Proband family next-generation sequencing and chromosomal microarray analysis (CMA)

The patient underwent phlebotomy for CMA of peripheral blood lymphocytes. Genomic DNA was examined by array-based comparative genomic hybridization (aCGH) using the ClariView Array (Claritas Genomics, Cambridge, MA). The array contains DNA oligonucleotide probes in or flanking most exons of the evaluated genes and is designed to detect most single-exon deletions and duplications. Probe sequences and locations are based on Genome Reference Consortium build 37 (GRCh37)/UCSC hg19. Data analysis was performed with Agilent CytoGenomics 5.0.0.38 software (Cambridge, MA).

The proband and both parents underwent ES at the Yale Center for Mendelian Genomics. Whole-exome libraries were prepared using the KAPA Hyper kit, and the products were enriched with IDT’s xGen Exome Research Panel v1.0 using multiplexed capture of 16 samples. Exomes were sequenced on an Illumina HiSeq 4000 using paired-end chemistry at a read length of 100 bp. FASTQs were aligned by Codified Genomics (proprietary algorithm, Houston, TX). De novo, homozygous, heterozygous, and rare variants were examined if they passed quality criteria adapted from Yuen et al. [16]: (1) read depth in the proband and parents ≥10X; (2) allele frequencies <1% in all population databases; (3) residual variation intolerance score (RVIS) percentile <70 and loss-of-function observed/expected upper bound fraction (LOEUF) <0.6 [19]; and (4) read ratio ≥25% of the alternate allele in the proband of the trio.

Human tissue brain preparation and immunohistochemistry

Control fetal (21 weeks gestation), flash froze neonatal (270 days post-birth), and adult cerebral cortex samples were prepared as previously described in Smith et al. [20]. Briefly, samples were sectioned at 20–30 μm thickness (Leica Cryostat) and mounted immediately onto warm charged SuperFrost Plus slides (Fisher). Whole tissue imaging was performed on a Zeiss Axio Observer or LSM710 confocal with image tiling at 20X magnification. Images were uniformly corrected by Zen Blue Software during stitching together. Following fixation (4% PFA), primary antibodies included mouse anti-RBFOX3 (NeuN, Millipore) and rabbit anti-RCL1 (Sigma), and secondary antibodies included AlexaFluor (1:500; 488 nm, 563 nm) donkey anti-mouse and donkey anti-rabbit (Invitrogen). See Supplemental Table 1 for details.
━━━━━━
◆ **Tasks to carry out**
1. In the methods text on sequencing and brain tissue, which instrument were the exomes sequenced on?
2. Extend the methods text on sequencing and brain tissue past its final sentence.
━━━━━━
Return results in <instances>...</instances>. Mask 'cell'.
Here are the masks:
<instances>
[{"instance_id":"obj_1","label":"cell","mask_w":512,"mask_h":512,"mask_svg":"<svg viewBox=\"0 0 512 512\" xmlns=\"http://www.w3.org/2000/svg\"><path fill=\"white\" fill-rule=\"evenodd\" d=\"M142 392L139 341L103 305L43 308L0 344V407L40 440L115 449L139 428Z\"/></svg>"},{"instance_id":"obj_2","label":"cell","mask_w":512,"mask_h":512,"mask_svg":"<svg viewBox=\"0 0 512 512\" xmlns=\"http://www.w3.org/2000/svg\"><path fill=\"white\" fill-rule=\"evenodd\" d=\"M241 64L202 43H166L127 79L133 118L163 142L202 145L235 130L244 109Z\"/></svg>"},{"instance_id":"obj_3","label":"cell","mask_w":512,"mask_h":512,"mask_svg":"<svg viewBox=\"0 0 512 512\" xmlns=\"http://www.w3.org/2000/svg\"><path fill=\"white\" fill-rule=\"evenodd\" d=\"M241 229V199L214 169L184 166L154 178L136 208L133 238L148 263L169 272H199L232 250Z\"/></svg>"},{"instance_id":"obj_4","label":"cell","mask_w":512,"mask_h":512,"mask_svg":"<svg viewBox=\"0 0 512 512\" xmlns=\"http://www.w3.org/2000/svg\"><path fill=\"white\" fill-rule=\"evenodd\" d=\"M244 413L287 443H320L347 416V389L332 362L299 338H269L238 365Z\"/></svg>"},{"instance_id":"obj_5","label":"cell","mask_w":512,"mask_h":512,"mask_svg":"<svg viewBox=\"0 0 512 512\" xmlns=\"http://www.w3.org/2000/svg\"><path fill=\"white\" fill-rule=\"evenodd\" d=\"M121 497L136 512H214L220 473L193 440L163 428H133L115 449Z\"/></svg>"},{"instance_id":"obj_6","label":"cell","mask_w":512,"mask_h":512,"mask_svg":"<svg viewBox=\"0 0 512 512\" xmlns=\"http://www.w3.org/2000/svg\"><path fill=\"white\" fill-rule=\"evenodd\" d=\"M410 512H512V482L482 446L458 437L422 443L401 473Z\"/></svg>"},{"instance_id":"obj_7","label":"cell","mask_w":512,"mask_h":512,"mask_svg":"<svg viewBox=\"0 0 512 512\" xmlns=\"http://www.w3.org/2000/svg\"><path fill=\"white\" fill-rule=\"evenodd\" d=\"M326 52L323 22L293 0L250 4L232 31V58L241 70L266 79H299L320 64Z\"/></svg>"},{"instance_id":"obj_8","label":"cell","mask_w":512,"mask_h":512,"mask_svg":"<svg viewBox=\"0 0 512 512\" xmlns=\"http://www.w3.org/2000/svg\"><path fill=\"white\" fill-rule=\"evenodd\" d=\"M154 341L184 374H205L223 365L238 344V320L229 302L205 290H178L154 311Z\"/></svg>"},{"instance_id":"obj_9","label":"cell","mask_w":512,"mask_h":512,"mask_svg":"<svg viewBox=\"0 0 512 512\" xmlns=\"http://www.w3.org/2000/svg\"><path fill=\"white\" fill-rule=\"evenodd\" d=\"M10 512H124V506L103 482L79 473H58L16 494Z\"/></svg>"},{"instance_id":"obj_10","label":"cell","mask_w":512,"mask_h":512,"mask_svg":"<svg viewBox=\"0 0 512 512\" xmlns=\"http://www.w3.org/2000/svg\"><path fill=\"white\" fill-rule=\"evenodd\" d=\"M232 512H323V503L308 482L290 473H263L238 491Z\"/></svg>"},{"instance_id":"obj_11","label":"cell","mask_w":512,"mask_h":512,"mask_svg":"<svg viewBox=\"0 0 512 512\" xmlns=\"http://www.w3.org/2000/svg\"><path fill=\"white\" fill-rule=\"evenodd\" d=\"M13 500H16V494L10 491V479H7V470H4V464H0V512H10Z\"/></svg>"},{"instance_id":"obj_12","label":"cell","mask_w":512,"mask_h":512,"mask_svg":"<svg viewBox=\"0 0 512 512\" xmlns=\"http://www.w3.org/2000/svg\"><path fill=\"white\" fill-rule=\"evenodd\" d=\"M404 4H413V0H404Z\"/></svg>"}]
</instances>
━━━━━━
◆ **Answers for the tasks**
1. An Illumina HiSeq 4000.

2.
Table 1 Variants of interest in the index patient.

Human RNA expression analysis

The Allen Human Brain Atlas maintains an online database of transcriptional expression profiling across cortical brain regions from age 8 weeks post-conception to adult [21]. BrainSpan data analysis of (ENST00000381750.9) at chr9:4792944-4861066 was referenced on November 2, 2019. RNA-seq expression measured in RPKM (reads per kilobase exon per million mapped reads) was obtained from the BrainSpan project data and summarized to Gencode v10 exons for all annotated neocortex tissues aged 8 weeks post-conception to 38 years. See Supplemental Table 1 for details.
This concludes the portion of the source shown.